# College Math Teaching

## October 25, 2013

### A Laplace Transform of a function of non-exponential order

Many differential equations textbooks (“First course” books) limit themselves to taking Laplace transforms of functions of exponential order. That is a reasonable thing to do. However I’ll present an example of a function NOT of exponential order that has a valid (if not very useful) Laplace transform.

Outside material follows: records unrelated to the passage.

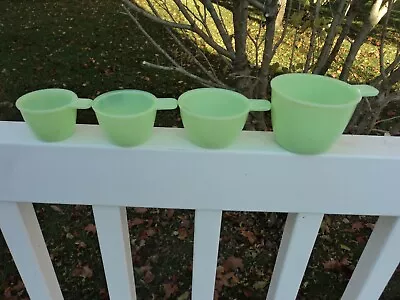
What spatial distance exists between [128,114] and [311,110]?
1.05 ft


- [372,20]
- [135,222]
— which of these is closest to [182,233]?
[135,222]

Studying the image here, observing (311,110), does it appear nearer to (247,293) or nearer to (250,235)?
(247,293)

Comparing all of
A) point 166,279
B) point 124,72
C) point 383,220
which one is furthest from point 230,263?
point 124,72

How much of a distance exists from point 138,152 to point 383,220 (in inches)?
21.2

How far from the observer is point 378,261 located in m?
0.90

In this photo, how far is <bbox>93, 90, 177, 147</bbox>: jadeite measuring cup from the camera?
70cm

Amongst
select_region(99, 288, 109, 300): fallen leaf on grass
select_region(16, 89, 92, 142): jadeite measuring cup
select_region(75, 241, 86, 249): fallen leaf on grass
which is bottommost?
select_region(99, 288, 109, 300): fallen leaf on grass

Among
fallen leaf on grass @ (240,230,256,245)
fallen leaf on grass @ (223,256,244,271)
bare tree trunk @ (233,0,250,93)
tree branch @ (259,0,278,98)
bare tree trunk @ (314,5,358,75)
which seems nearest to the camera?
tree branch @ (259,0,278,98)

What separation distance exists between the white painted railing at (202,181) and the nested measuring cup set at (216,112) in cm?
3

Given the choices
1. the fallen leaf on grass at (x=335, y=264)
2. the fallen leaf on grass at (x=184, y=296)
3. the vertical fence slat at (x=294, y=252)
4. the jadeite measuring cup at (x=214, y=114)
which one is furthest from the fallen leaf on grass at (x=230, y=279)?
the jadeite measuring cup at (x=214, y=114)

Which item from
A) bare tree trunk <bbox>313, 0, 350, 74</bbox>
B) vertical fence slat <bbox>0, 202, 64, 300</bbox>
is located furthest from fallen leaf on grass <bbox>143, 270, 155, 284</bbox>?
bare tree trunk <bbox>313, 0, 350, 74</bbox>

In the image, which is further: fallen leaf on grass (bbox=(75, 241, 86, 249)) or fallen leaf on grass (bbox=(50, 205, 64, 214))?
fallen leaf on grass (bbox=(50, 205, 64, 214))

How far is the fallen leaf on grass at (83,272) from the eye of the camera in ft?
5.67

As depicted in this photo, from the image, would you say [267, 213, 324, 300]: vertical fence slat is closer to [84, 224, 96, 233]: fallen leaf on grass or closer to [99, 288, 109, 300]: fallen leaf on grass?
[99, 288, 109, 300]: fallen leaf on grass
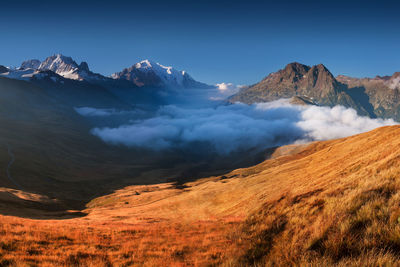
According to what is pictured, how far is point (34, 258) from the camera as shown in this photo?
9320mm

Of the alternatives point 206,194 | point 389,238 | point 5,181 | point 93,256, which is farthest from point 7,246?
point 5,181

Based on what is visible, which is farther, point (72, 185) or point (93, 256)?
point (72, 185)

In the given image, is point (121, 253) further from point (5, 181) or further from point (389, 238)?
point (5, 181)

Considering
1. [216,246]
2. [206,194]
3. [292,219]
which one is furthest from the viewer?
[206,194]

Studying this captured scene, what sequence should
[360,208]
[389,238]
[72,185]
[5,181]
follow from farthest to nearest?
[72,185] → [5,181] → [360,208] → [389,238]

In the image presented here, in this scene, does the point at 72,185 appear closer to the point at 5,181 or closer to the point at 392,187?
the point at 5,181

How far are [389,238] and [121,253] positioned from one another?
1091 cm

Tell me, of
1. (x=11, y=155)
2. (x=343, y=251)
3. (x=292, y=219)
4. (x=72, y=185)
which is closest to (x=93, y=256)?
(x=292, y=219)

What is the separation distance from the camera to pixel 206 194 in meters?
82.0

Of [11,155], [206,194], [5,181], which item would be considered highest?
[11,155]

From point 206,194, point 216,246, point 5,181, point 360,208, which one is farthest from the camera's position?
point 5,181

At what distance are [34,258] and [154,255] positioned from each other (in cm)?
528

Consider the following function: $n \in \{1, 2, 3,...\}$

$g(t)= \begin{cases} 1,& \text{if } 0 \leq t \leq 1\\ 10^n, & \text{if } n \leq t \leq n+\frac{1}{100^n} \\ 0, & \text{otherwise} \end{cases}$

Now note the following: $g$ is unbounded on $[0, \infty)$, $lim_{t \rightarrow \infty} g(t)$ does not exist and
$\int^{\infty}_0 g(t)dt = 1 + \frac{1}{10} + \frac{1}{100^2} + .... = \frac{1}{1 - \frac{1}{10}} = \frac{10}{9}$

One can think of the graph of $g$ as a series of disjoint “rectangles”, each of width $\frac{1}{100^n}$ and height $10^n$ The rectangles get skinnier and taller as $n$ goes to infinity and there is a LOT of zero height in between the rectangles.

Needless to say, the “boxes” would be taller and skinnier.

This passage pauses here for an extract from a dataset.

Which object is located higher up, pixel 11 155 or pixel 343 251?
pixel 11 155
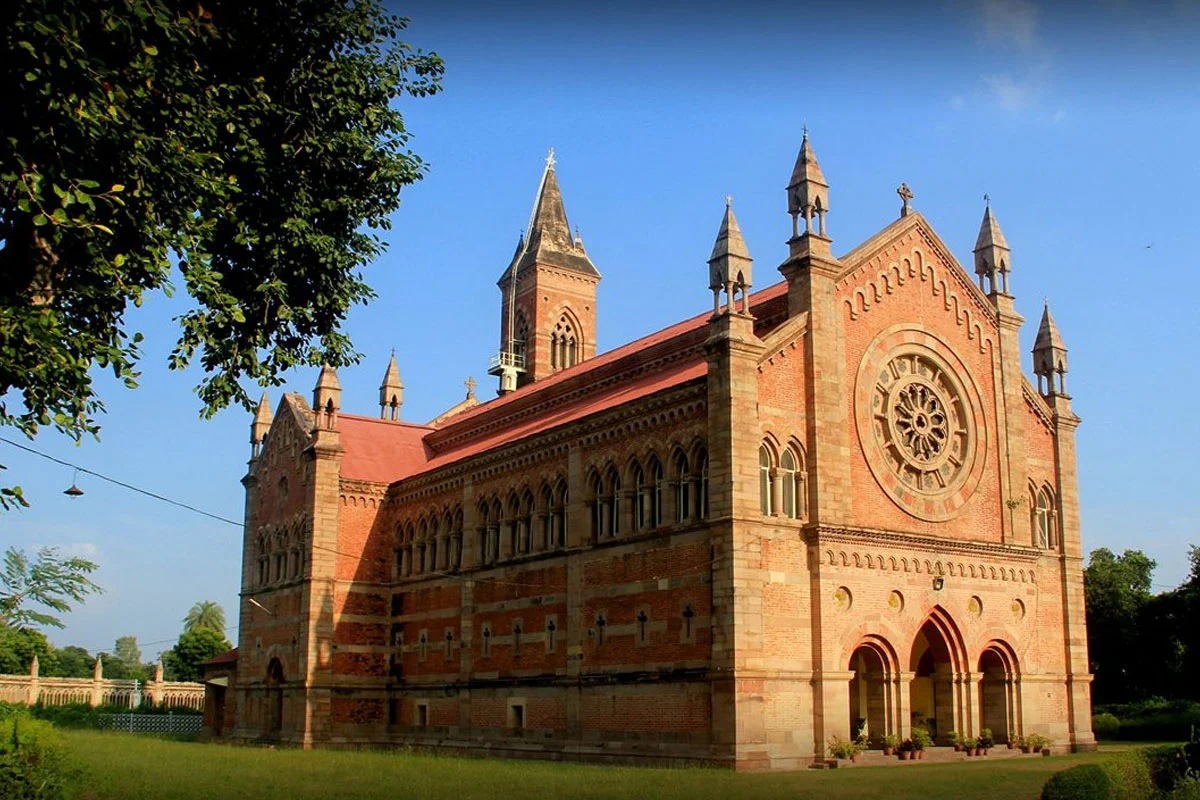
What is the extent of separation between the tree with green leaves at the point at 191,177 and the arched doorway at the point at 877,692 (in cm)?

Note: this is an example can be easily modified to provide an example of a function which is $l^2$ (square integrable) which is unbounded on $[0, \infty)$. Hat tip to Ariel who caught the error.

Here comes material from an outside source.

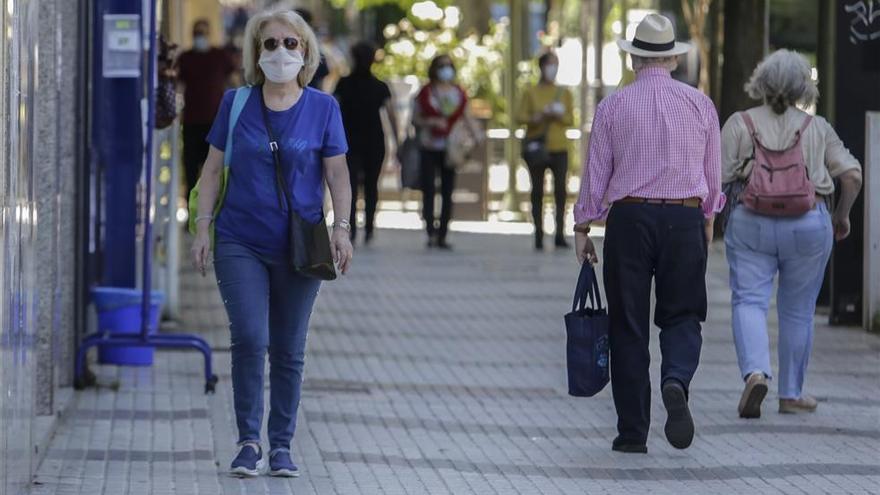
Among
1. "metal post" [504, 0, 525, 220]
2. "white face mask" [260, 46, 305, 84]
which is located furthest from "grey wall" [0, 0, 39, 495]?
"metal post" [504, 0, 525, 220]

It is easy to compute the Laplace transform of $g$:

$G(s) = \int^{\infty}_0 g(t)e^{-st} dt$. The transform exists if, say, $s \geq 0$ by routine comparison test as $|e^{-st}| \leq 1$ for that range of $s$ and the calculation is easy:

$G(s) = \int^{\infty}_0 g(t)e^{-st} dt = \frac{1}{s} (1-e^{-s}) + \frac{1}{s} \sum^{\infty}_{n=1} (\frac{10}{e^s})^n(1-e^{\frac{-s}{100^n}})$

Note: if one wants to, one can see that the given series representation converges for $s \geq 0$ by using the ratio test and L’Hoptial’s rule.